## Exercise details
How many lines in the items below contain the string "beam"? Case counts. Reply with the number only.

--- begin ---

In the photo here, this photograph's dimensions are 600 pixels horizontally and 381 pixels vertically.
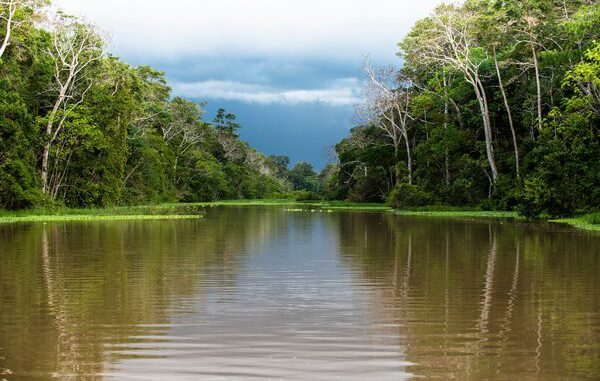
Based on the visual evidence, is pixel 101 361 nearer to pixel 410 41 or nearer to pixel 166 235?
pixel 166 235

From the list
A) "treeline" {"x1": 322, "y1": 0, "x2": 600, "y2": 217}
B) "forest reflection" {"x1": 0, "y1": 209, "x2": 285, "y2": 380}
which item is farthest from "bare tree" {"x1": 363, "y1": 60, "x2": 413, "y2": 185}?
"forest reflection" {"x1": 0, "y1": 209, "x2": 285, "y2": 380}

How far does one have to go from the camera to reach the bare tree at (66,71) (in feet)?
152

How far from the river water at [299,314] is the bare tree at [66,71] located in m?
27.6

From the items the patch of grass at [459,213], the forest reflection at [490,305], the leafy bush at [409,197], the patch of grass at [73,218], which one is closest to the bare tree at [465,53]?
the patch of grass at [459,213]

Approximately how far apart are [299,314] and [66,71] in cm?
4449

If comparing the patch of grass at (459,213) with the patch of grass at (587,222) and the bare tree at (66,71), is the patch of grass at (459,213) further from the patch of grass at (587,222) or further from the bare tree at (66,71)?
the bare tree at (66,71)

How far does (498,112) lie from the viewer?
51.9 meters

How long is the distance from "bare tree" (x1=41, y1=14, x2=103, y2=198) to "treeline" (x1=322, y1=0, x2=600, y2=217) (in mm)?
21725

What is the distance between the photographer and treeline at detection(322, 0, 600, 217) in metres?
34.8

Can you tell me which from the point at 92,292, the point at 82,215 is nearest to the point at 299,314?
the point at 92,292

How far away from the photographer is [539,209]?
35406 millimetres

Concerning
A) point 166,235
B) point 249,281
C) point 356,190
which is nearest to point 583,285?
point 249,281

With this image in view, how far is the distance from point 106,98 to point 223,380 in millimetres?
46665

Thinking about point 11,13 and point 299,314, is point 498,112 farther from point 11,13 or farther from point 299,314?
point 299,314
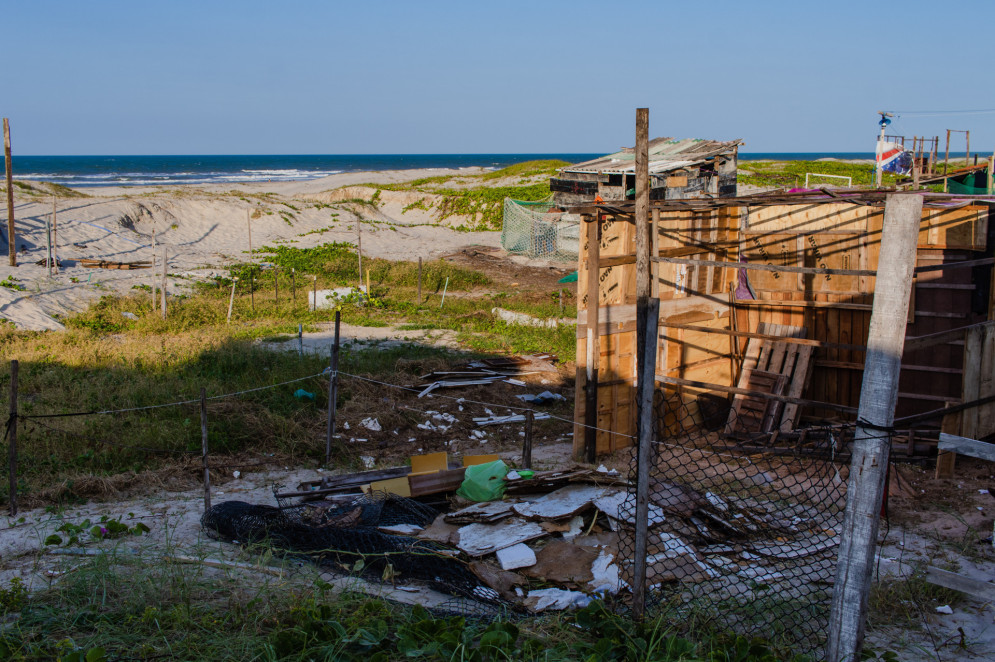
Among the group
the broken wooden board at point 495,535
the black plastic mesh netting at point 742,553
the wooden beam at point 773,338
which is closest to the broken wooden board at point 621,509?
the black plastic mesh netting at point 742,553

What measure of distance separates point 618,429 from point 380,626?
20.5ft

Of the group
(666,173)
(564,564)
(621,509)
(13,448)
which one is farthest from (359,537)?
(666,173)

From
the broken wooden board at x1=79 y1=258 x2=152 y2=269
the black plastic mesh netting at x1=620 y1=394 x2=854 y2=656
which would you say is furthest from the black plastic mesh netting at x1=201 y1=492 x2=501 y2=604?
the broken wooden board at x1=79 y1=258 x2=152 y2=269

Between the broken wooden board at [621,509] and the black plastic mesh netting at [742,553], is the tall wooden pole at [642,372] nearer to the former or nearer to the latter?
the black plastic mesh netting at [742,553]

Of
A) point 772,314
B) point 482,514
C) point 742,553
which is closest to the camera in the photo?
point 742,553

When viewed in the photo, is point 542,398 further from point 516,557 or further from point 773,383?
point 516,557

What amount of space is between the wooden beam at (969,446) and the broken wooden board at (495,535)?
138 inches

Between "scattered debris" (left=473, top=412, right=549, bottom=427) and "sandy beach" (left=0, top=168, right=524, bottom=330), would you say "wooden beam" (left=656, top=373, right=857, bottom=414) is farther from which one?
"sandy beach" (left=0, top=168, right=524, bottom=330)

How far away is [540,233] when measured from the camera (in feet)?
97.6

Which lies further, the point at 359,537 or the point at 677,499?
the point at 677,499

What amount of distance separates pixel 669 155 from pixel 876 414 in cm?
2177

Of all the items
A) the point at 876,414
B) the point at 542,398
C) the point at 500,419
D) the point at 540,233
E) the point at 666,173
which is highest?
the point at 666,173

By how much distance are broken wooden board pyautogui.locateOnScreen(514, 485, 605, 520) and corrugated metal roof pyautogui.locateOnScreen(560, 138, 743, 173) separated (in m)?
16.7

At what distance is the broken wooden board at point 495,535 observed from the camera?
6.73 metres
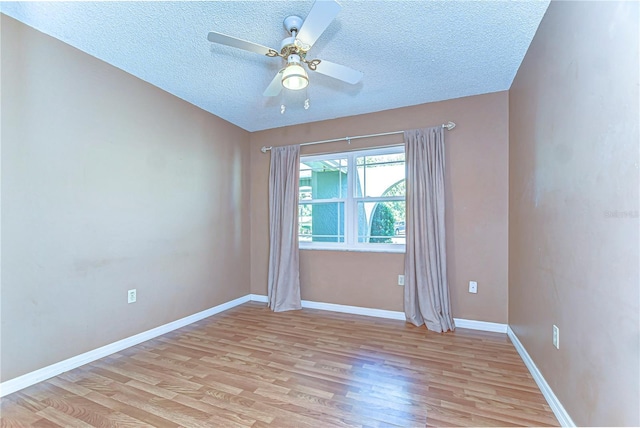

--- end ---

## Exercise response
3